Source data
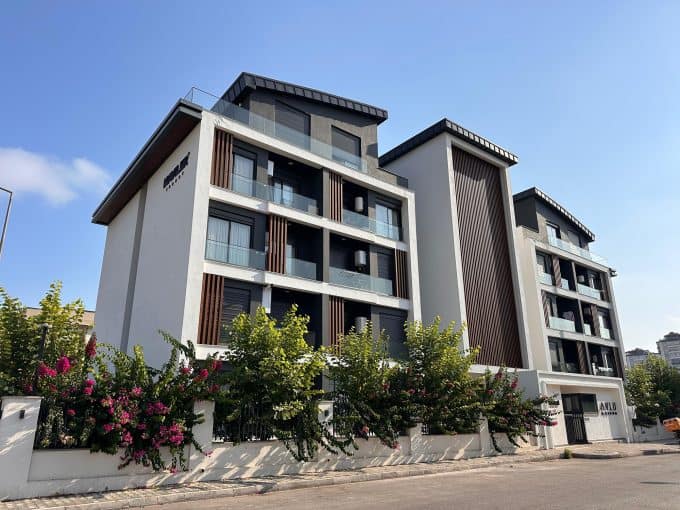 Havuzlu Site’de Yerden Isıtmalı, Kapalı Otoparklı Lüks Daire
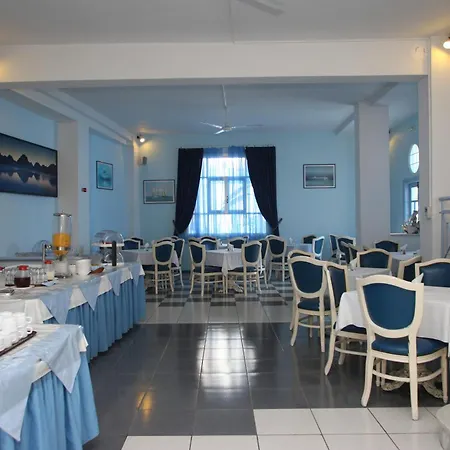 Hotel Dolphin
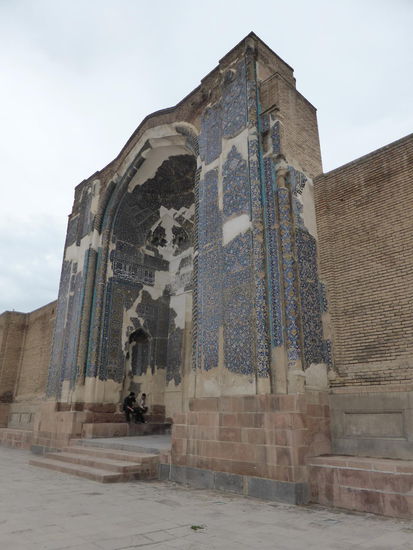 bei näherer Betrachtung des Portals kann man erkennen, dass es sich um ein Meisterwerk des Architekturdekors handelt.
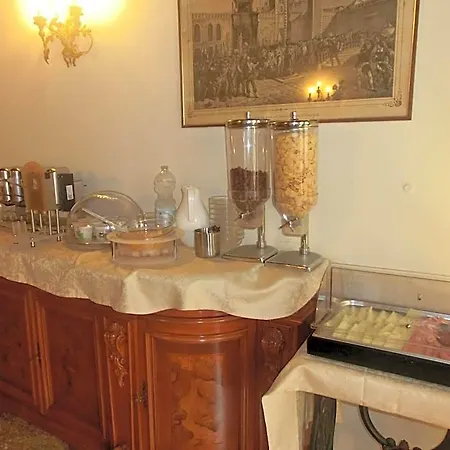 Al Palazzetto 4*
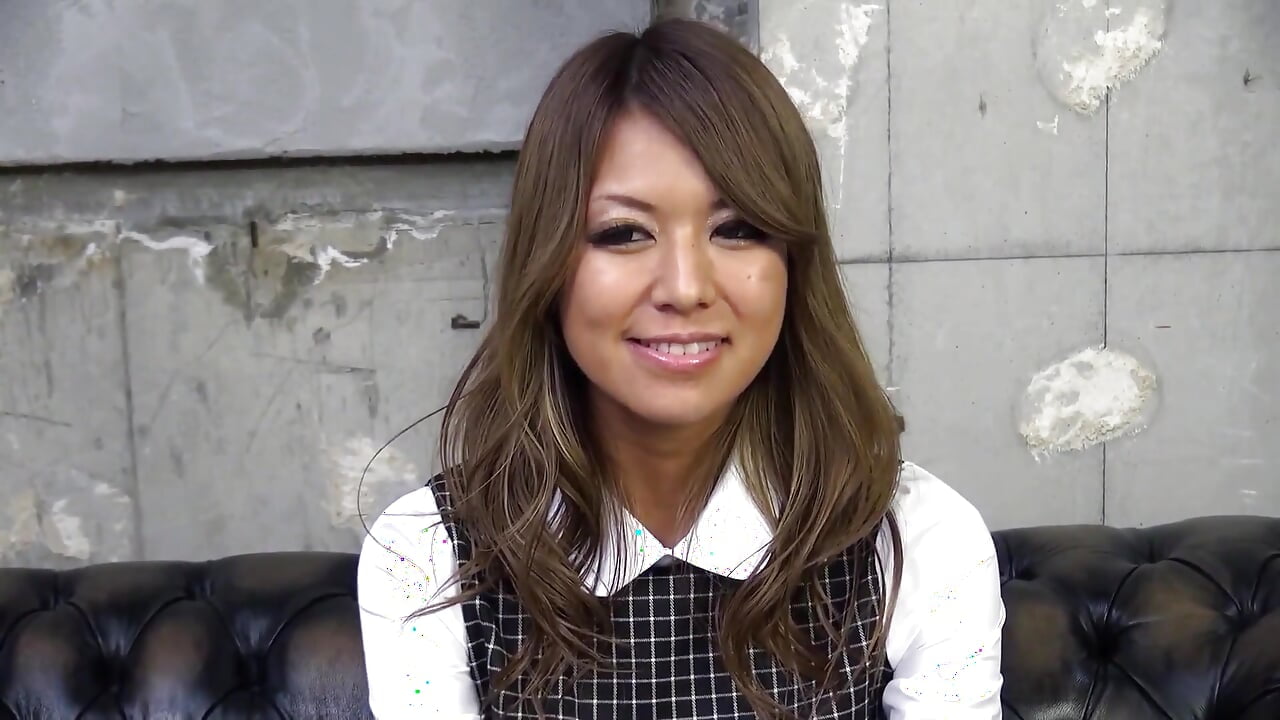 Skinny Japanese Teen Talk to Standing Creampie Fuck at Uncensored JAV Casting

What the exercise asks: Print the records above exactly, minus pictures.

Exercise solution:
 Havuzlu Site’de Yerden Isıtmalı, Kapalı Otoparklı Lüks Daire
 Hotel Dolphin
 bei näherer Betrachtung des Portals kann man erkennen, dass es sich um ein Meisterwerk des Architekturdekors handelt.
 Al Palazzetto 4*
 Skinny Japanese Teen Talk to Standing Creampie Fuck at Uncensored JAV Casting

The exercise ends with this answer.